A new report from banking giant Citi suggests central bank digital currencies (CBDCs) are gaining traction among financial institutions as a tool to shorten settlement cycles in the coming years.
The 2022 edition of Citi’s Securities Services Evolution white paper surveyed 483 firms on the role of emerging technologies in speeding up post-trade settlement to T+1 (within 24 hours) or faster.
The survey found 87% see CBDCs as a viable option for enabling quicker settlements by 2026, a 21% year-over-year increase. With moves towards T+1 underway in markets like India and Canada, CBDCs are increasingly viewed as instrumental.
“Recent cross-border multi-bank experiments are now providing detailed insights into how central bank funding can be operationalized in a digital context, both internally and across entire markets,” noted the report.
However, regulatory uncertainty, interoperability challenges, and a lack of knowledge remain obstacles to mainstream CBDC adoption over the next five years.

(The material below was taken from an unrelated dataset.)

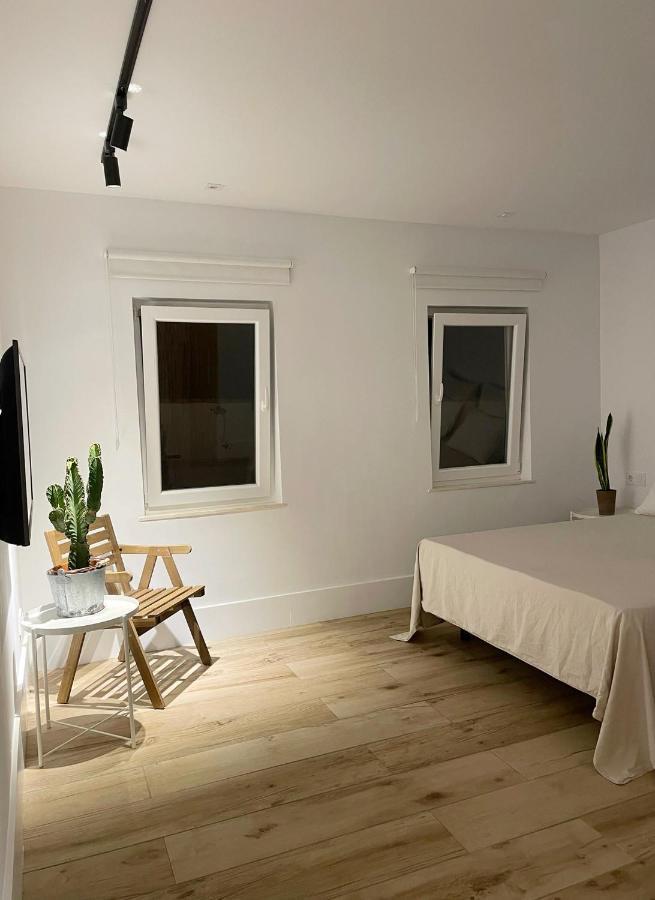 Estudio Bedandbeach El Palmar  Extérieur photo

Of the respondents, institutional investors, banks, and asset managers have the greatest capacity to deliver market-wide CBDC solutions and infrastructure. The report envisions even faster sub-24-hour settlement timelines taking hold by 2028.
“Mainstreaming of DLTs, shorter settlement cycles, digital cash-focused funding mechanisms, and the removal of core banking systems” are expected changes by 2028, according to the report.
With governments accelerating CBDC development worldwide, central bank digital money looks positioned to profoundly impact post-trade processes and risk management. Citi’s report highlights growing confidence in CBDCs’ potential among private financial firms.